- The task -
Your answer must consist of the records exactly as given, with no pictures included.

- Dataset content -
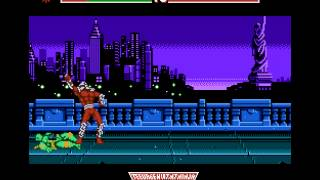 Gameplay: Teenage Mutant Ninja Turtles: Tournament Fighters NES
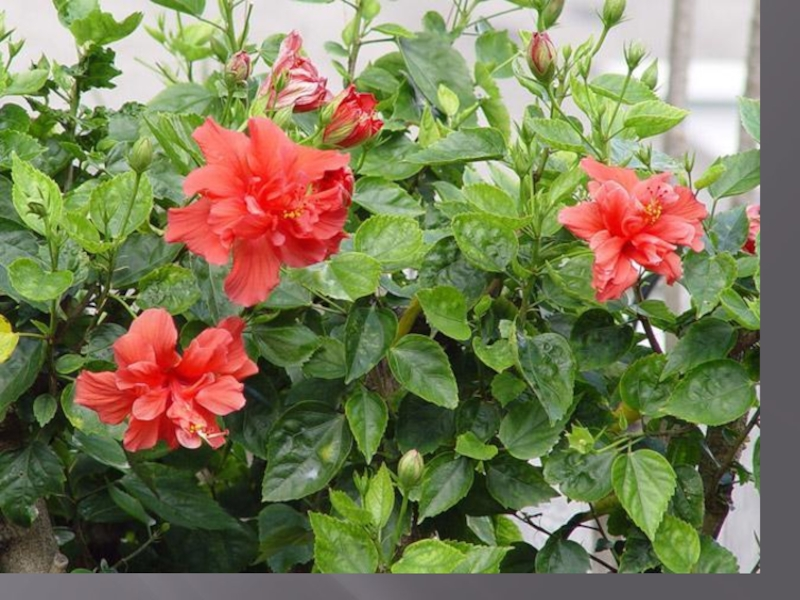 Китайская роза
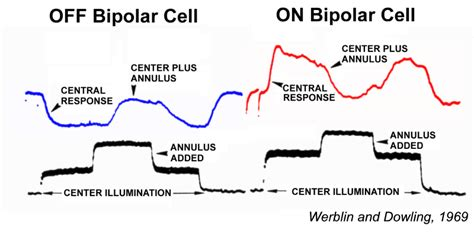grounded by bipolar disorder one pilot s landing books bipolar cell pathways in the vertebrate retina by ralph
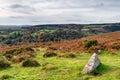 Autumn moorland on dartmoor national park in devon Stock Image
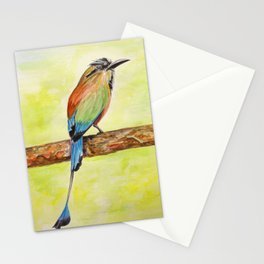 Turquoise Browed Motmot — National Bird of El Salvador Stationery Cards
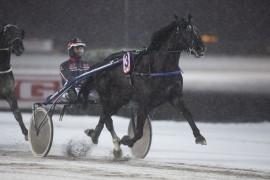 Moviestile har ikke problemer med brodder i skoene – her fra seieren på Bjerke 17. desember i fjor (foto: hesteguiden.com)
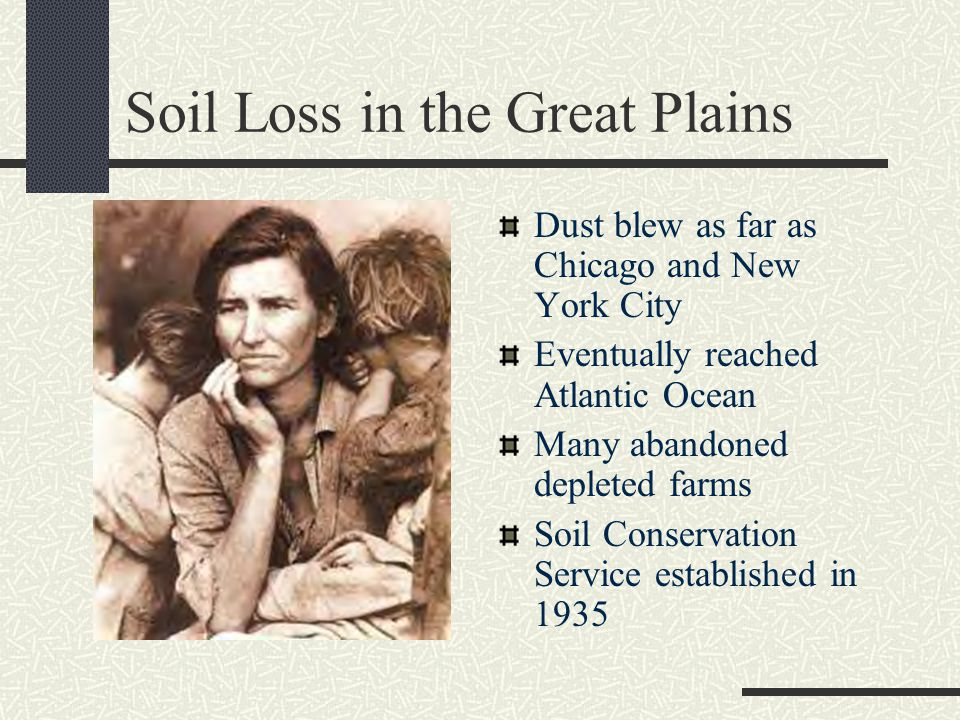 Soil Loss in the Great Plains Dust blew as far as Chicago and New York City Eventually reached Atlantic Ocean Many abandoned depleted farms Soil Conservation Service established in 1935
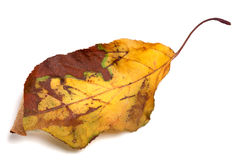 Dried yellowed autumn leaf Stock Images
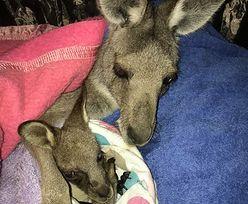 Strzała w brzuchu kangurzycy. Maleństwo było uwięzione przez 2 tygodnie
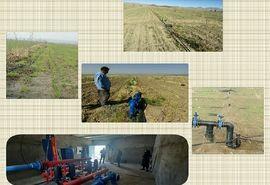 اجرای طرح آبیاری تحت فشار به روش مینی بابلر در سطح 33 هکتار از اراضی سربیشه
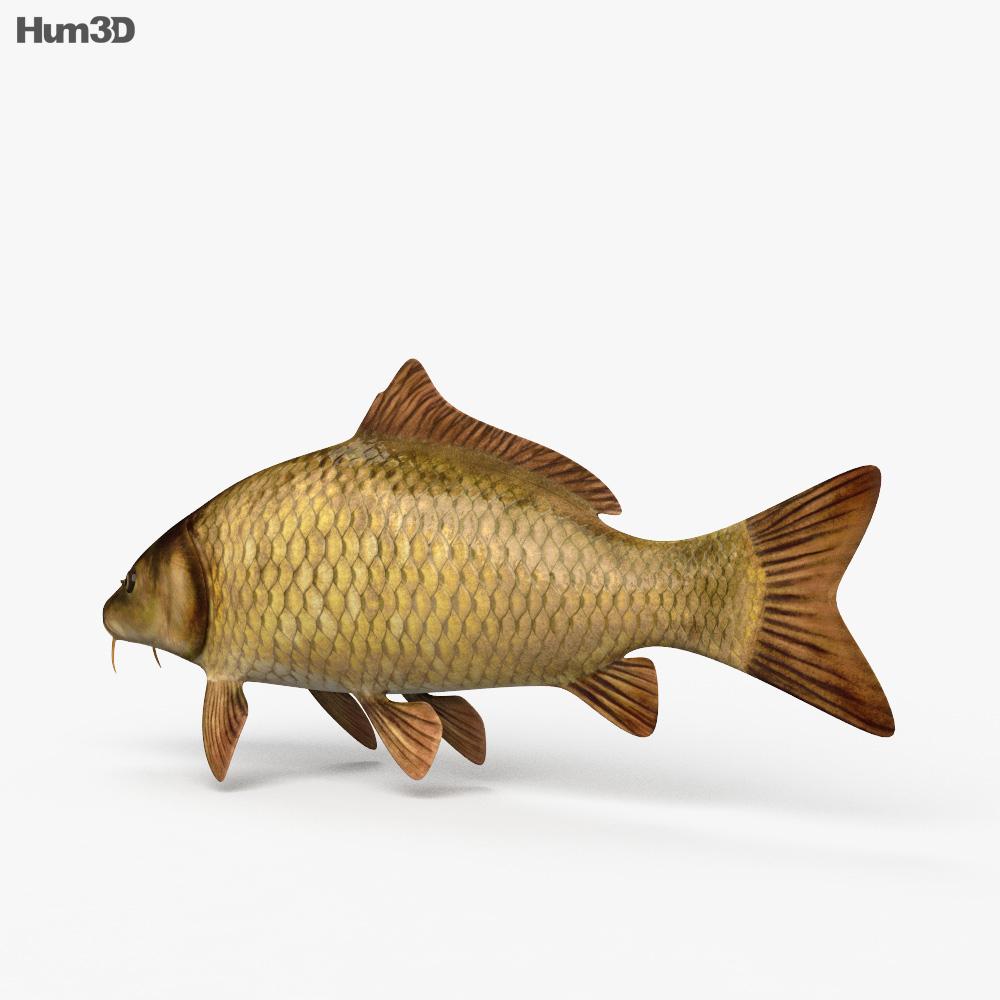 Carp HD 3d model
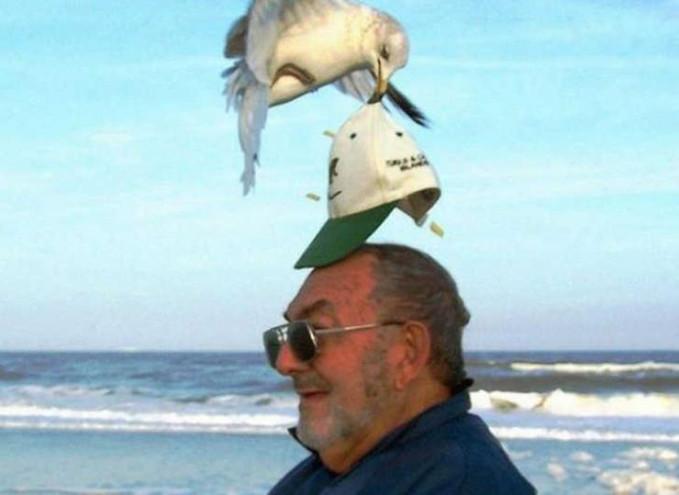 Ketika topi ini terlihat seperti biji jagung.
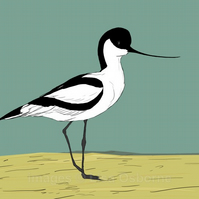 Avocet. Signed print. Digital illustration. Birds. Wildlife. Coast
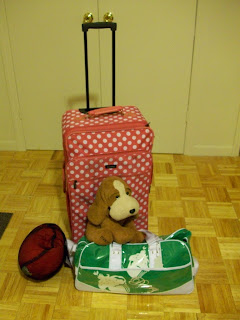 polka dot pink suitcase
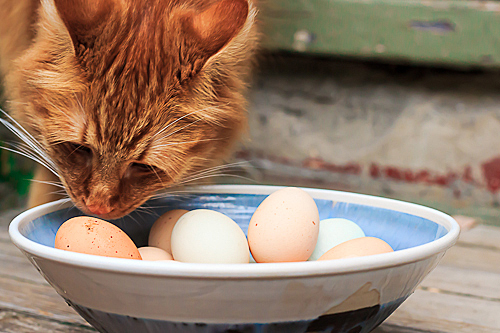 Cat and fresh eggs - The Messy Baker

- Written solution -
 Gameplay: Teenage Mutant Ninja Turtles: Tournament Fighters NES
 Китайская роза
grounded by bipolar disorder one pilot s landing books bipolar cell pathways in the vertebrate retina by ralph
 Autumn moorland on dartmoor national park in devon Stock Image
 Turquoise Browed Motmot — National Bird of El Salvador Stationery Cards
 Moviestile har ikke problemer med brodder i skoene – her fra seieren på Bjerke 17. desember i fjor (foto: hesteguiden.com)
 Soil Loss in the Great Plains Dust blew as far as Chicago and New York City Eventually reached Atlantic Ocean Many abandoned depleted farms Soil Conservation Service established in 1935
 Dried yellowed autumn leaf Stock Images
 Strzała w brzuchu kangurzycy. Maleństwo było uwięzione przez 2 tygodnie
 اجرای طرح آبیاری تحت فشار به روش مینی بابلر در سطح 33 هکتار از اراضی سربیشه
 Carp HD 3d model
 Ketika topi ini terlihat seperti biji jagung.
 Avocet. Signed print. Digital illustration. Birds. Wildlife. Coast
 polka dot pink suitcase
 Cat and fresh eggs - The Messy Baker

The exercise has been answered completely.